**Instructions for the task**
Repeat only what runs from the line with "kingdom: Animalia" through the last line of the data below, both included, keeping every word as it is and leaving out the pictures.

Segment Start: Entries shown

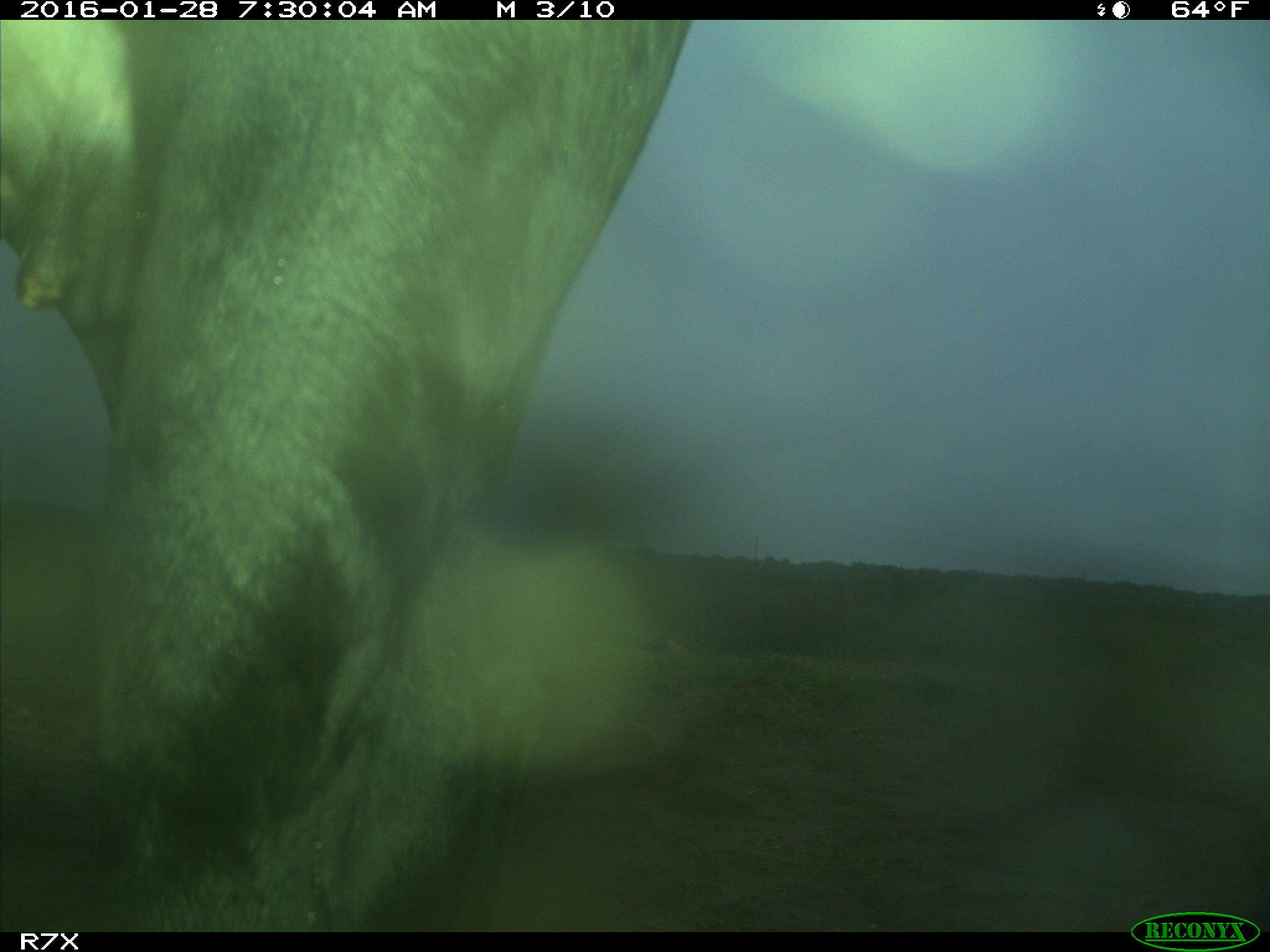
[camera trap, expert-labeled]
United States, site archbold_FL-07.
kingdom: Animalia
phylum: Chordata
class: Mammalia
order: Artiodactyla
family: Bovidae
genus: Bos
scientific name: Bos taurus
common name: domestic cow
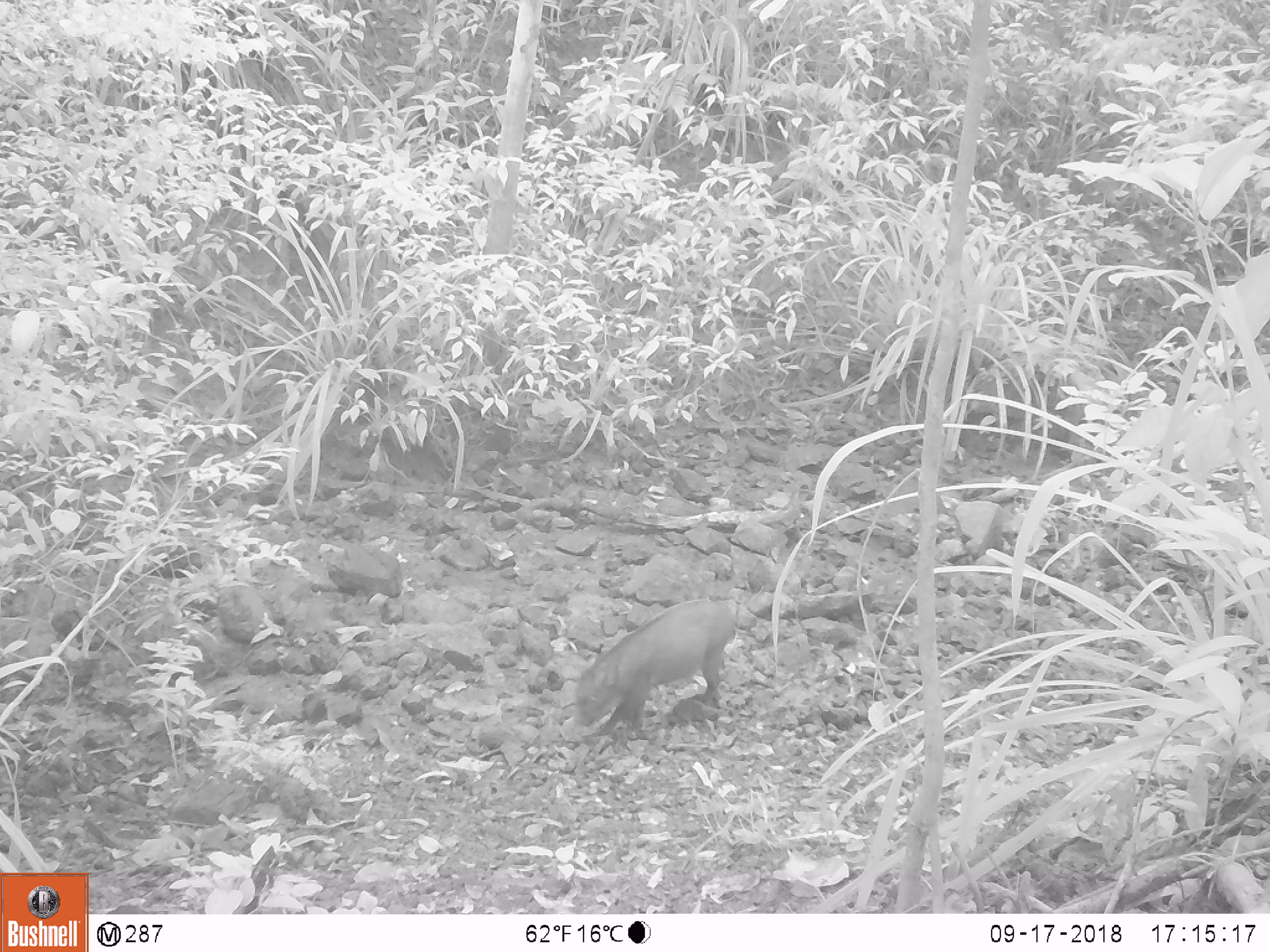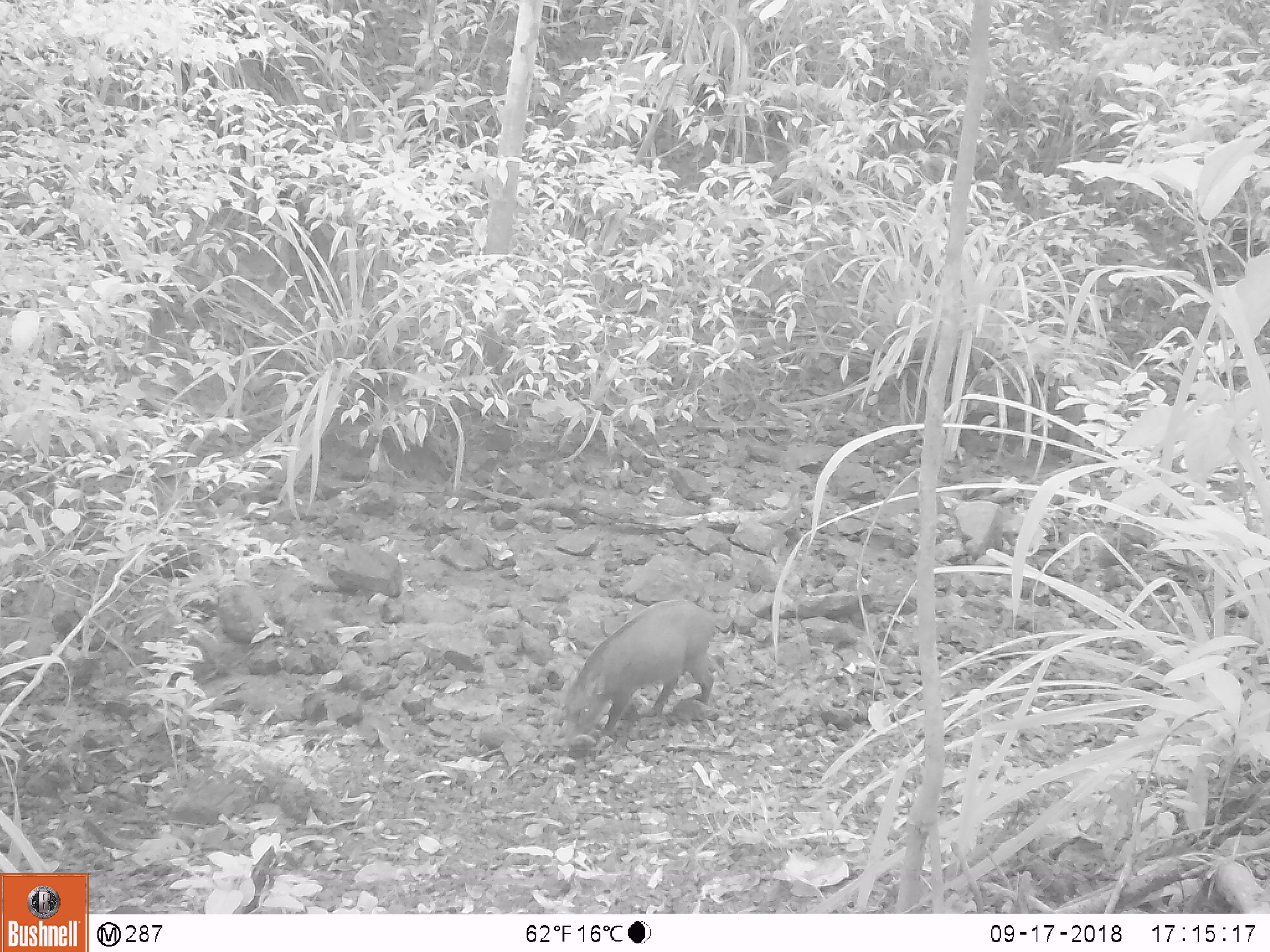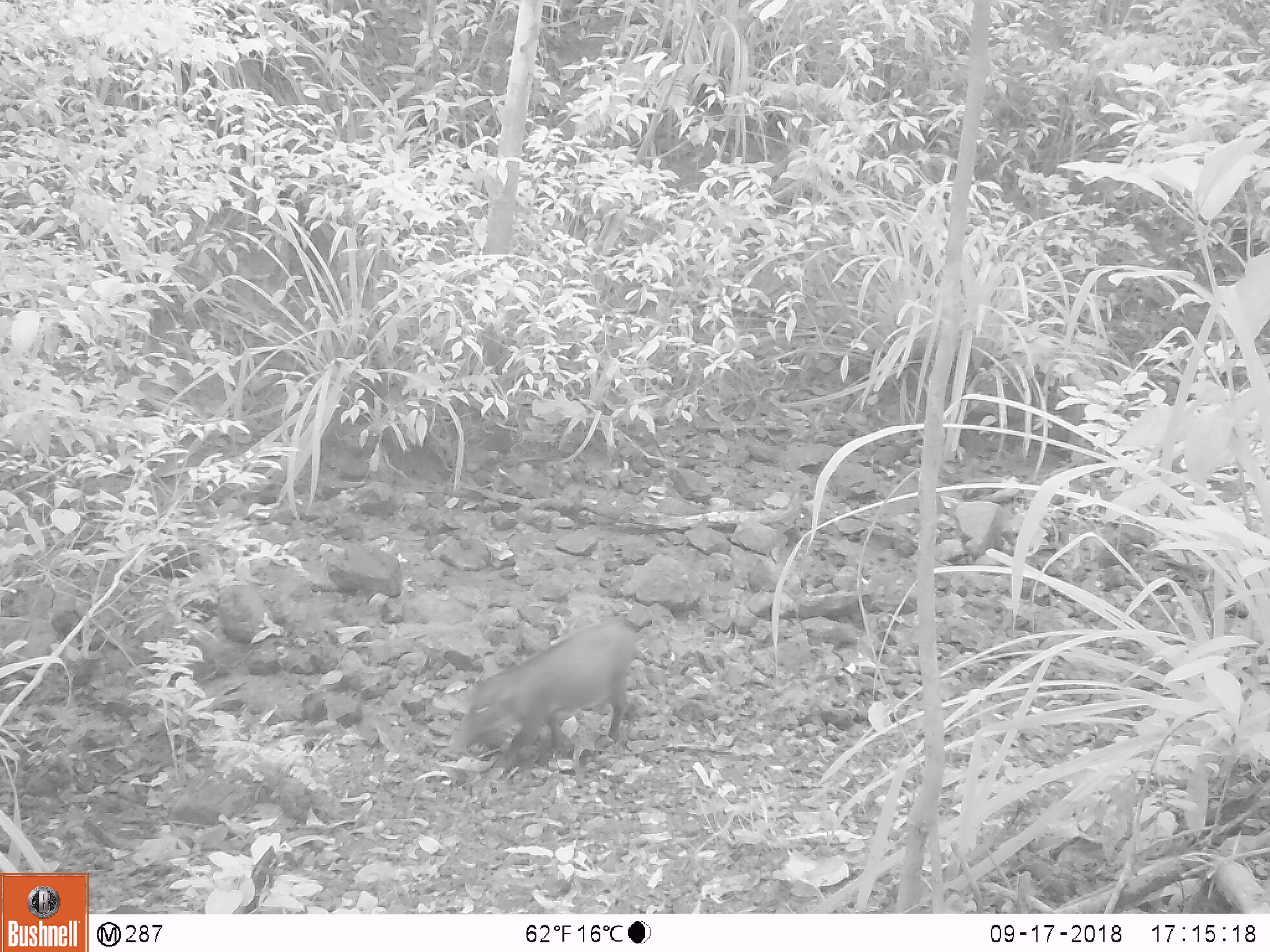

Segment End: Entries shown

**Response**
kingdom: Animalia
phylum: Chordata
class: Mammalia
order: Artiodactyla
family: Bovidae
genus: Bos
scientific name: Bos taurus
common name: domestic cow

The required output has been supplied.